§ What you have to do:
Convert the records below into a JSON list of strings, with one string per line and no entries for blank lines.

[Spatial relationship records]
-*-

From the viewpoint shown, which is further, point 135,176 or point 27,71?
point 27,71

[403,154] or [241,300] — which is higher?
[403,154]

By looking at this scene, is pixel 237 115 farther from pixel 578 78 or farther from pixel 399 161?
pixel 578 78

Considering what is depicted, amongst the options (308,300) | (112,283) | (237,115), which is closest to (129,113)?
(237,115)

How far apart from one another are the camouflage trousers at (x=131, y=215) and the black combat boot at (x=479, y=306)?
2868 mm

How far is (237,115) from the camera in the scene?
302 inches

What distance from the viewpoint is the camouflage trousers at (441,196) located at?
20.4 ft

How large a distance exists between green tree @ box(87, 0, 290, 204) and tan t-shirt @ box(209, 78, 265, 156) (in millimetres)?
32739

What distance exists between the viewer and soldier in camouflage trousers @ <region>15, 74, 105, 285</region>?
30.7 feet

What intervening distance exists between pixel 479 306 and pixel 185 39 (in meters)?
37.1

-*-

§ Solution to the exercise:
[
  "From the viewpoint shown, which is further, point 135,176 or point 27,71?",
  "point 27,71",
  "[403,154] or [241,300] — which is higher?",
  "[403,154]",
  "By looking at this scene, is pixel 237 115 farther from pixel 578 78 or farther from pixel 399 161?",
  "pixel 578 78",
  "Considering what is depicted, amongst the options (308,300) | (112,283) | (237,115), which is closest to (129,113)?",
  "(237,115)",
  "How far apart from one another are the camouflage trousers at (x=131, y=215) and the black combat boot at (x=479, y=306)?",
  "2868 mm",
  "How far is (237,115) from the camera in the scene?",
  "302 inches",
  "What distance from the viewpoint is the camouflage trousers at (441,196) located at?",
  "20.4 ft",
  "How large a distance exists between green tree @ box(87, 0, 290, 204) and tan t-shirt @ box(209, 78, 265, 156) (in millimetres)?",
  "32739",
  "What distance exists between the viewer and soldier in camouflage trousers @ <region>15, 74, 105, 285</region>?",
  "30.7 feet",
  "What intervening distance exists between pixel 479 306 and pixel 185 39 (in meters)?",
  "37.1"
]